Sekolah yang diselenggarakan oleh pemerintah pusat atau daerah (sekolah negeri) tidak diperbolehkan melakukan pungutan terhadap wali murid. Hal ini sebagaimana yang diatur dalam Undang – Undang Nomor 20 Tahun 2003 tentang Sistem Pendidikan Nasional dan Peraturan Menteri Pendidikan Dan Kebudayaan No 44 Tahun 2012 Tentang Pungutan Dan Sumbangan Biaya Pendidikan Pada Satuan Dasar. Pasal 9 ayat (1) Peraturan Menteri Pendidikan Dan Kebudayaan No 44 Tahun 2012 Tentang Pungutan Dan Sumbangan Biaya Pendidikan Pada Satuan Dasar menyatakan: Satuan pendidikan dasar yang diselenggarakan oleh Pemerintah, dan/atau pemerintah daerah dilarang memungut biaya satuan pendidikan. Dan ditegaskan dengan Putusan Mahkamah Konstitusi (MK) Nomor 3/PUU-XXII/2024 : Putusan ini melarang segala bentuk pungutan di sekolah negeri, termasuk yang dibungkus dengan istilah “sumbangan komite sekolah”. Pendidikan dasar di tingkat SD dan SMP adalah gratis sepenuhnya, dan seluruh pembiayaannya menjadi tanggung jawab pemerintah pusat maupun pemerintah daerah.
Kurangnya Sosialisasi
Kurangnya pengetahuan akan undang undang dan peraturan membuat orang tua siswa merasa bahwa pungutan dengan bungkus sumbangan sukarela ini adalah tindakan yang normal dan tidak masalah. Mereka terpaksa menyetujui karena dihantui kekhawatiran anaknya merasa tidak nyaman dan tidak percaya diri serta gangguan psikis lainya sehingga dapat mempengaruhi prestasi belajar mereka.
Solusi
Untuk mengatasi masalah ini, perlu dilakukan sosialisasi penegakan peraturan dan undang-undang yang lebih tegas. Satuan pendidikan yang melakukan pungutan dengan nama sumbangan sukarela harus diberikan sanksi yang tegas dan transparansi dalam pengelolaan keuangan harus ditingkatkan.

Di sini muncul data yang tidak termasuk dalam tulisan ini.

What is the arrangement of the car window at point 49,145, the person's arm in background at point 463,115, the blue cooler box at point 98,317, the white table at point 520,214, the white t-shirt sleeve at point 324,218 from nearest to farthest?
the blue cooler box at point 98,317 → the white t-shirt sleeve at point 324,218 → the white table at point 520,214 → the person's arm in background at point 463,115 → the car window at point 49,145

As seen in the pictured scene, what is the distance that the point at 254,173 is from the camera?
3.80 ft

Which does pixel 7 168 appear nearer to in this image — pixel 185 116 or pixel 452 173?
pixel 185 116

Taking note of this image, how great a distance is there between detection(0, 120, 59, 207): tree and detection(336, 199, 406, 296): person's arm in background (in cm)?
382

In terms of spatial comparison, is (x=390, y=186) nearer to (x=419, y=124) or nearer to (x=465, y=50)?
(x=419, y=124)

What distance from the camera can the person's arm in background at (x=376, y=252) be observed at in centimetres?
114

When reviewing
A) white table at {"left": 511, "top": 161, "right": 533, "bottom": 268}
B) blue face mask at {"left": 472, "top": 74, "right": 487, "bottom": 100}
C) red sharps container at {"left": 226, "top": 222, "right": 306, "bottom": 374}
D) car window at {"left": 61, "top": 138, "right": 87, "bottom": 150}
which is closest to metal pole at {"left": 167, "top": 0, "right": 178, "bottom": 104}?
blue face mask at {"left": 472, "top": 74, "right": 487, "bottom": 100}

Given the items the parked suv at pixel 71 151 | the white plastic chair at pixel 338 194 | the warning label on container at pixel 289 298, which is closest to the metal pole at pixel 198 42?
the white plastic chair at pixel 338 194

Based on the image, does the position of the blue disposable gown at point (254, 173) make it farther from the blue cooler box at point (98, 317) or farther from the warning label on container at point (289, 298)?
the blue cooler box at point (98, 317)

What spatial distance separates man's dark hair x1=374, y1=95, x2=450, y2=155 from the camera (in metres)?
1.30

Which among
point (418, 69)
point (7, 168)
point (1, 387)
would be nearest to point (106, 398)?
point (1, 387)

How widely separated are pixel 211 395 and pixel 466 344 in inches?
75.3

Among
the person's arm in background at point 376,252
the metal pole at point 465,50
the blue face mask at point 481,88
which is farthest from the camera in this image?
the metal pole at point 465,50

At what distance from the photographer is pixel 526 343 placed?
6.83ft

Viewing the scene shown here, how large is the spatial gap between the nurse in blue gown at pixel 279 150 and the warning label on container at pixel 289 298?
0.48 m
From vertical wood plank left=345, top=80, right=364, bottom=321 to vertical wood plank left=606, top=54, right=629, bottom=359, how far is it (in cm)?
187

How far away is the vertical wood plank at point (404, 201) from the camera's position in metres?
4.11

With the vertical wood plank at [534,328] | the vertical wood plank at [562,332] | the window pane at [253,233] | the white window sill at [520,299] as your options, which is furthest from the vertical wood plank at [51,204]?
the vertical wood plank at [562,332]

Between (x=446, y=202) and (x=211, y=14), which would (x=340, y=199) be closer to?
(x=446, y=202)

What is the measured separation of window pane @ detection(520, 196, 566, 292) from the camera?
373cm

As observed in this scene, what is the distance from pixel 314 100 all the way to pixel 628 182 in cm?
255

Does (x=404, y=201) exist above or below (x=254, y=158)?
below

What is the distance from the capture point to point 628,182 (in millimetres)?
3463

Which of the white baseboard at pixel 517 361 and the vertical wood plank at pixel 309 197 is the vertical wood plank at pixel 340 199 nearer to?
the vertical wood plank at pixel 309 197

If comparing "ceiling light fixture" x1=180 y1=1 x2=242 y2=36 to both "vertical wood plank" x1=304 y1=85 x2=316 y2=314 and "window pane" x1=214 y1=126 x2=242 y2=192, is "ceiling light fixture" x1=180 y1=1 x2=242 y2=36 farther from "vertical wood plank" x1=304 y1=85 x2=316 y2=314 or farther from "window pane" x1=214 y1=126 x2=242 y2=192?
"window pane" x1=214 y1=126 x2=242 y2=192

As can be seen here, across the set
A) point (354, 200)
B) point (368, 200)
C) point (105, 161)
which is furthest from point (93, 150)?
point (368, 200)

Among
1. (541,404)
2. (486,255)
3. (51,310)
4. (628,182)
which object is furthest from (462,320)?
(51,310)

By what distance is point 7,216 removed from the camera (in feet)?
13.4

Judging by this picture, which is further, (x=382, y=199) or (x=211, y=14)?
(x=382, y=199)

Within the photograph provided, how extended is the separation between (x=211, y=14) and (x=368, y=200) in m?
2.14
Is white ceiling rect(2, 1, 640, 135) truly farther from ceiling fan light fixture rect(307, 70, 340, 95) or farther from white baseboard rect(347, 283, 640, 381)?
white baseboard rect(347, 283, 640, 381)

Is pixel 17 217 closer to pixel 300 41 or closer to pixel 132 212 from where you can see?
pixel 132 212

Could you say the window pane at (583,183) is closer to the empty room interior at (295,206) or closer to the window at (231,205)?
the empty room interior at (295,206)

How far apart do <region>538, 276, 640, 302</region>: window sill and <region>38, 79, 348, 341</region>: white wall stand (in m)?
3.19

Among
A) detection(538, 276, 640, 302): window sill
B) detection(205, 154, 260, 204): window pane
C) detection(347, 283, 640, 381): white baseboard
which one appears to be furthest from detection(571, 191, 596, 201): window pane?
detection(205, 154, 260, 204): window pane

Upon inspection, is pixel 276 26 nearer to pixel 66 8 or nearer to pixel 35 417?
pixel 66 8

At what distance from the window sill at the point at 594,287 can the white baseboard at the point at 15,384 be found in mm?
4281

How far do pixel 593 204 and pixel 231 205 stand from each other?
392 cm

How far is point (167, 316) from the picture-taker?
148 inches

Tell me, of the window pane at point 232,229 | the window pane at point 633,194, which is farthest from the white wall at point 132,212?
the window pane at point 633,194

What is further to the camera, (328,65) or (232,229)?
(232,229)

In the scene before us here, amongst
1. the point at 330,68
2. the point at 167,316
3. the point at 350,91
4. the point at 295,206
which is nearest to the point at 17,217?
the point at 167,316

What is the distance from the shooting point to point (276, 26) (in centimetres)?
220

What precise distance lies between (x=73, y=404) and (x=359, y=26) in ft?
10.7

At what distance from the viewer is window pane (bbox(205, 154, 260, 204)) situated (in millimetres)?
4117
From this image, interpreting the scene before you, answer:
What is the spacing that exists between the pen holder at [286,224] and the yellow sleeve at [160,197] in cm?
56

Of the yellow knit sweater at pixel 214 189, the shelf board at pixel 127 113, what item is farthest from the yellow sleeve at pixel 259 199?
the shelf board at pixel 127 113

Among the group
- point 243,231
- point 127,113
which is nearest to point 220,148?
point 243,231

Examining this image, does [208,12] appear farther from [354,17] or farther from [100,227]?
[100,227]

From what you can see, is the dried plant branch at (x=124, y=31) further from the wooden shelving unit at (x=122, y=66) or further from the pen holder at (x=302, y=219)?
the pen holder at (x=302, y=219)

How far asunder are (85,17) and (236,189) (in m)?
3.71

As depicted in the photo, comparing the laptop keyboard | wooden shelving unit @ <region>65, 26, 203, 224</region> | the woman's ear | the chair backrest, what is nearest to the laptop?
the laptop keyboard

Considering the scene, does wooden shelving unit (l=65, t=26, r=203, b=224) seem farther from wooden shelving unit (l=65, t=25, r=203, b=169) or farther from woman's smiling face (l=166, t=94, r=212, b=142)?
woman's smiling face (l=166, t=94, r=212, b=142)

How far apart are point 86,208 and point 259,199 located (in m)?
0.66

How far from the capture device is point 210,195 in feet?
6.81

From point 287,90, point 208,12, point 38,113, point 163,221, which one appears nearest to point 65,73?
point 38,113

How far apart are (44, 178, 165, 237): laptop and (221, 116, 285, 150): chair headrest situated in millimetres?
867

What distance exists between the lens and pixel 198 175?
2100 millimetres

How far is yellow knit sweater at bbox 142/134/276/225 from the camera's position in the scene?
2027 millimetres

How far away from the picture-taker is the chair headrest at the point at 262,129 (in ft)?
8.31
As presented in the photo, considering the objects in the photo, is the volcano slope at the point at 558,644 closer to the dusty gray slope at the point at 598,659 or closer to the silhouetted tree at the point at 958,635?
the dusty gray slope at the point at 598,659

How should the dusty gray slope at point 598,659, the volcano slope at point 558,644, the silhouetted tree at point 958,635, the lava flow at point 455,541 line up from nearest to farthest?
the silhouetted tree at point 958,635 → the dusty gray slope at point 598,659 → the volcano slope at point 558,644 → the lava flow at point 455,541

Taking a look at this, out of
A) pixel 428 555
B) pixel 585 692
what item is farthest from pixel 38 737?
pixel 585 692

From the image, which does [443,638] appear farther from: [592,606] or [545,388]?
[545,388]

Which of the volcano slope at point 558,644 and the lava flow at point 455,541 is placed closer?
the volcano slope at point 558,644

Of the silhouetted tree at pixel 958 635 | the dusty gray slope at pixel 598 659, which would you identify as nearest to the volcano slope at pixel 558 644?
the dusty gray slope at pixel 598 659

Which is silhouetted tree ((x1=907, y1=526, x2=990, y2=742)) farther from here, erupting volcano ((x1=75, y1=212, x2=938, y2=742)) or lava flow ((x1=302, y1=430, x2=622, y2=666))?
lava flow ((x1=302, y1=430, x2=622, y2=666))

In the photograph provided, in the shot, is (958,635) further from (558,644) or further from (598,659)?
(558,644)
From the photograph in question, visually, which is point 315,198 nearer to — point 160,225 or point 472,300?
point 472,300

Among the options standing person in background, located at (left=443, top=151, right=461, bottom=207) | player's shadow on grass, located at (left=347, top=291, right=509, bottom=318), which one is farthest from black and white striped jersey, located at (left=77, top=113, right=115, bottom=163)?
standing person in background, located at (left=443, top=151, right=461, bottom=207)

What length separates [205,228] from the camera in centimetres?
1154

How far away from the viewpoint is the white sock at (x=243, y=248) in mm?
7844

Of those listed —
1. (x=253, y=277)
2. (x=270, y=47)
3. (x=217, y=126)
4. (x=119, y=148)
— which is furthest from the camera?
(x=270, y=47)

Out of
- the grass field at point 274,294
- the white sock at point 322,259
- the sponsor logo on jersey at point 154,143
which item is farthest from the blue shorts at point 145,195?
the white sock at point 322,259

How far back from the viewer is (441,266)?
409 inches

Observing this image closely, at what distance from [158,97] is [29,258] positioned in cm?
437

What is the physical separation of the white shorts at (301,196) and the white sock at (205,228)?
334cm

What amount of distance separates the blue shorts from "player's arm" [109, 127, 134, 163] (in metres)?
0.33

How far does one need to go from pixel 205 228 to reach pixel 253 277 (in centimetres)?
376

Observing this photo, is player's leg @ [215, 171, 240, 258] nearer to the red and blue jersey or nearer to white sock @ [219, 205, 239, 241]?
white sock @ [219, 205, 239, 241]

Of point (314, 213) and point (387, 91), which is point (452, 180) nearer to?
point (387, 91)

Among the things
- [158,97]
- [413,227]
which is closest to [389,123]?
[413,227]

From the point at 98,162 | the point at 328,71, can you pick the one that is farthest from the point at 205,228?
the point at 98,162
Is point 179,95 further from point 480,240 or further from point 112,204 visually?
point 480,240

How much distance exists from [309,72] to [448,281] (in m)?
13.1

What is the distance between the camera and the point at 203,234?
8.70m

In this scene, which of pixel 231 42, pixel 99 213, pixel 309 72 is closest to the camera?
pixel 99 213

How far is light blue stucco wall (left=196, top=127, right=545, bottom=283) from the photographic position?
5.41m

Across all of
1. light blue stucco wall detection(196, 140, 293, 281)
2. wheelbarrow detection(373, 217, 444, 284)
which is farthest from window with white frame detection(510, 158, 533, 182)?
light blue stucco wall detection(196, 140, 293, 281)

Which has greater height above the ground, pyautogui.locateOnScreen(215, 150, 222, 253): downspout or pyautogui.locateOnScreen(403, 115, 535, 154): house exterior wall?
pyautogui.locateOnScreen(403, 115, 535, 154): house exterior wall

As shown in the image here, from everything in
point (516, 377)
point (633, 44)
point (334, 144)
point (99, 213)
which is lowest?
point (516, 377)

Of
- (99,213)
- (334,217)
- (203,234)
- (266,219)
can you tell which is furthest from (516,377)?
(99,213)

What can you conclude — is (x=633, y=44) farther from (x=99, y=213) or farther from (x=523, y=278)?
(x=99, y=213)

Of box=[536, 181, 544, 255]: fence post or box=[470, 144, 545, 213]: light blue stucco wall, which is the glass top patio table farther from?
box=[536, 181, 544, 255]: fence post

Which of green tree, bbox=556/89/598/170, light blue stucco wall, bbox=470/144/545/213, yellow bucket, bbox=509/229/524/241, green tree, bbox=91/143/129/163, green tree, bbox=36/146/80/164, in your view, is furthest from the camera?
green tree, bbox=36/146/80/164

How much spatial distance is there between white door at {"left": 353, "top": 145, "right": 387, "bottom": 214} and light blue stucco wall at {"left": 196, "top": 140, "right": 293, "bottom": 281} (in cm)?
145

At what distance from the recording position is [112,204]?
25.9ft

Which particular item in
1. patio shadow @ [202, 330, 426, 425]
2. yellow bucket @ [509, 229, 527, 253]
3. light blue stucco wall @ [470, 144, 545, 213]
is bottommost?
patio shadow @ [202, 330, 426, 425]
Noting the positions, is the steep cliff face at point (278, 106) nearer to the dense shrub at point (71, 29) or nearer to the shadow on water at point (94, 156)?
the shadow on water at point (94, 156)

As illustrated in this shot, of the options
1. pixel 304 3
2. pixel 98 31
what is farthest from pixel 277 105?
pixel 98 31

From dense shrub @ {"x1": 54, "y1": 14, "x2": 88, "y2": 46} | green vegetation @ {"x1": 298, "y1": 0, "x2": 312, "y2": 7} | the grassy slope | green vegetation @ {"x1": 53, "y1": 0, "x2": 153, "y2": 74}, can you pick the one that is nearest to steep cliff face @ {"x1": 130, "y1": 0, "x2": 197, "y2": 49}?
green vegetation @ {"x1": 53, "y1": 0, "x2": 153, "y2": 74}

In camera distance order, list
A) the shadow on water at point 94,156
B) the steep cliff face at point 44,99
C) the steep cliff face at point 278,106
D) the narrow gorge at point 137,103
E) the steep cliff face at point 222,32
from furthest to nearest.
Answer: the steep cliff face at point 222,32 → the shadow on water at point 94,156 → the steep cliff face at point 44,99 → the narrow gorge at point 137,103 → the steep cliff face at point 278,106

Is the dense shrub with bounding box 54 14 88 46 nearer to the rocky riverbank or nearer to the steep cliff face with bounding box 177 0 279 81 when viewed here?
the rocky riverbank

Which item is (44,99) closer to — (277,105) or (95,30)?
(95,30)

Peran Orang Tua dan Masyarakat
Orang tua dan masyarakat perlu diberikan informasi yang jelas tentang peraturan dan undang-undang yang berlaku dan hak-hak mereka sebagai warga negara. Orang tua dan masyarakat juga perlu diajak untuk memantau dan mengawasi pengelolaan keuangan satuan pendidikan.
Dengan penegakan peraturan dan undang-undang yang lebih tegas dan peran orang tua dan masyarakat yang aktif, pungutan dengan nama sumbangan sukarela dapat diminimalisir dan satuan pendidikan dapat menjadi tempat yang aman dan nyaman bagi siswa untuk belajar.
Pendidikan Anti-Korupsi dan Keteladanan
Sekolah memiliki peran penting dalam membentuk karakter dan moral siswa, termasuk dalam hal pendidikan anti-korupsi. Pendidikan anti-korupsi di sekolah dapat membantu siswa memahami nilai-nilai integritas, transparansi, dan akuntabilitas, serta membekali mereka dengan keterampilan untuk menghadapi tantangan korupsi di masa depan.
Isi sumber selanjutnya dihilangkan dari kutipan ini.